Quais são os riscos potenciais do uso de IA na medicina, especialmente em termos de privacidade e segurança de dados dos pacientes?

Temos consciência que existem vários riscos, mas também sabemos que há muitas pessoas atentas. A privacidade e a segurança dos dados são pilares da medicina.

Como evitar que o uso da IA crie uma dependência tecnológica que possa enfraquecer o julgamento clínico dos médicos?

Tendo bem claro o que é mais importante. A medicina usa a tecnologia, mas é muito mais do que isso. Acima de tudo, a relação médico/doente, a capacidade de comunicar. Está estudada a importância do impacto da relação de confiança entre o médico e o seu paciente, na adesão ao tratamento e na sua eficácia.

Acredita que os médicos precisam de ter uma formação específica para trabalhar com a IA?

Sim, sem dúvida.

Como pode a Igreja Católica contribuir para a formação ética e profissional dos médicos num cenário cada vez mais tecnológico?

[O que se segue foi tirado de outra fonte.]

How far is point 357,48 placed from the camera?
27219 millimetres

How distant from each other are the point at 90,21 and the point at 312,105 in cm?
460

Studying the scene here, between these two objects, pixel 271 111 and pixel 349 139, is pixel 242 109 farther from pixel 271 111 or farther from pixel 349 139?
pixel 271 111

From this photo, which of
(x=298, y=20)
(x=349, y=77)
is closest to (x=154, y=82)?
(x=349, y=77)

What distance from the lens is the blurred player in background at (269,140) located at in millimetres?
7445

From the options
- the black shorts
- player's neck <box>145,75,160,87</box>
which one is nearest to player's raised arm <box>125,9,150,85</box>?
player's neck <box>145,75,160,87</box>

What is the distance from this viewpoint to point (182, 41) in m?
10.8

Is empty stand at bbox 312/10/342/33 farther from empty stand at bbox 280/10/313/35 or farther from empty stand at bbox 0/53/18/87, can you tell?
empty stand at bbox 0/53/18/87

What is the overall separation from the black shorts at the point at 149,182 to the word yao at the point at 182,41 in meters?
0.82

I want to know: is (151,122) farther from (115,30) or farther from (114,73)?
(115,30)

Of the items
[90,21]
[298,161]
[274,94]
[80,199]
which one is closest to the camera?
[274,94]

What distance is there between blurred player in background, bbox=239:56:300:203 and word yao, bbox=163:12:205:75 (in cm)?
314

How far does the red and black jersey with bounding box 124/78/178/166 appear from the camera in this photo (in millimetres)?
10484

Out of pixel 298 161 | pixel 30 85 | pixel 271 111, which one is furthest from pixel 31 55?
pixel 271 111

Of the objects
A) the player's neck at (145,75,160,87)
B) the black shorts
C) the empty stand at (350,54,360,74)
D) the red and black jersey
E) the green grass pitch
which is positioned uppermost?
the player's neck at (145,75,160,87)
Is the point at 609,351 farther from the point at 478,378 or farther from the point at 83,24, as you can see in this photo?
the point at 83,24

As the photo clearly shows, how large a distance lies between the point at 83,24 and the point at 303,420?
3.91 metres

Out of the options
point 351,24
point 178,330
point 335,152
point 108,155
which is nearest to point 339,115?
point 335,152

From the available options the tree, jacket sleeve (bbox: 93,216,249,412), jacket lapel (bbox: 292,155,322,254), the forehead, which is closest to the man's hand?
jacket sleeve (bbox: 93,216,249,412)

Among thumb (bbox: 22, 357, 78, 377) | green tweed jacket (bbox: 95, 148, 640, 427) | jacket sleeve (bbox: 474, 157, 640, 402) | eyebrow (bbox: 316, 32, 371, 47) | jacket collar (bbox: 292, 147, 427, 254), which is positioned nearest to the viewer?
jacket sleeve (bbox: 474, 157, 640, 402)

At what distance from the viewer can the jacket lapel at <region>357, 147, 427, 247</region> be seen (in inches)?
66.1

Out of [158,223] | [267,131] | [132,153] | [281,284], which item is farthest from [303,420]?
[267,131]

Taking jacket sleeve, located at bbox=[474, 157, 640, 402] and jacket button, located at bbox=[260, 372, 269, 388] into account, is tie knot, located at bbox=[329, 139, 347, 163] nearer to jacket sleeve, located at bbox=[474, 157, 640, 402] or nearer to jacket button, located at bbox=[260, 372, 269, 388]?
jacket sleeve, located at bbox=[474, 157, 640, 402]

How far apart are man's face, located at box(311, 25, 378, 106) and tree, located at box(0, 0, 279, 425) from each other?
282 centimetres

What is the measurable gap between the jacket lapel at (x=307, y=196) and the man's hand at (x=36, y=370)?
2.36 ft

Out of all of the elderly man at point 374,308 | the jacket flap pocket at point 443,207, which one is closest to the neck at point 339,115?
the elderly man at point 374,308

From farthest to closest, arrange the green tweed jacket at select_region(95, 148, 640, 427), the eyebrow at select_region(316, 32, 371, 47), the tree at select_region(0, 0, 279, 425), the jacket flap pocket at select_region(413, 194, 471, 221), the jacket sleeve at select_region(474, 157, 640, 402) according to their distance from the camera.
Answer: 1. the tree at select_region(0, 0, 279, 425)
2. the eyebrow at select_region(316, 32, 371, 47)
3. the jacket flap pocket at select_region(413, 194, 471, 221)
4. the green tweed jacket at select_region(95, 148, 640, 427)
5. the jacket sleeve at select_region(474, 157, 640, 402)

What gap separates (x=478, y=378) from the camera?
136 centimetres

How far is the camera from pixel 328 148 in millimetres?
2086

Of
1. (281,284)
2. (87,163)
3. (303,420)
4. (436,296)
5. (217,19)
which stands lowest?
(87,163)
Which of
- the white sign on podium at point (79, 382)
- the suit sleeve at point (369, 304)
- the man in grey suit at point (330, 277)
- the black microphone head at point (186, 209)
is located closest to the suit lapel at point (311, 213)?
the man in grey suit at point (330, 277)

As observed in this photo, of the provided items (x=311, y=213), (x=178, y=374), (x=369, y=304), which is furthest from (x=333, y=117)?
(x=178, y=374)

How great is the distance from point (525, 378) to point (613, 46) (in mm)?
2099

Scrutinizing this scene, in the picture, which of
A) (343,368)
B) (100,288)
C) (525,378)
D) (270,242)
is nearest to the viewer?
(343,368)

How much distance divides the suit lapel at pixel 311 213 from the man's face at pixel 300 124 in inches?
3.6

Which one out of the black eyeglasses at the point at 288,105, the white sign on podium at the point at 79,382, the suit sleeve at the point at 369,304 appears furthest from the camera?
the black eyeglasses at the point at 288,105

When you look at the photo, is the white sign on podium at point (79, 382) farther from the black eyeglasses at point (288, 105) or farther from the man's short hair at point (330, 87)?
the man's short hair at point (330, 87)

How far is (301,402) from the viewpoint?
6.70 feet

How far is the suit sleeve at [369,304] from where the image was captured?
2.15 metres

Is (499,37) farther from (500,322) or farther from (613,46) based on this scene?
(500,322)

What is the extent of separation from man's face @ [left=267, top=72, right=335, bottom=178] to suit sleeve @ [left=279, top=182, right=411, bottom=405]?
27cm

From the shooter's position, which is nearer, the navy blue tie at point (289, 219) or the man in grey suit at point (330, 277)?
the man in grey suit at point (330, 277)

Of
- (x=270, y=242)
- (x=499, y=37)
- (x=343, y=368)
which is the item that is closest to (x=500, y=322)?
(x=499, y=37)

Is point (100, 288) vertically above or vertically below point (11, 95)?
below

Na Associação dos Médicos Católicos Portugueses temos essa preocupação. Daí termos organizado este encontro e estarmos disponíveis para o continuar, noutros moldes, noutros fóruns, também com outros profissionais católicos. A comunicação com o doente, a promoção da dignidade humana, a empatia e a compaixão, a espiritualidade e a oração, as razões de esperança, a fé, têm de estar sempre presentes na vida de um médico católico. Com naturalidade e testemunho.  Os documentos da Igreja, os desafios permanentes do Papa Francisco ajudam-nos a viver a nossa vida como médicos católicos. Temos a referência maior – O Cristo Médico. É esse o sentido e o compromisso.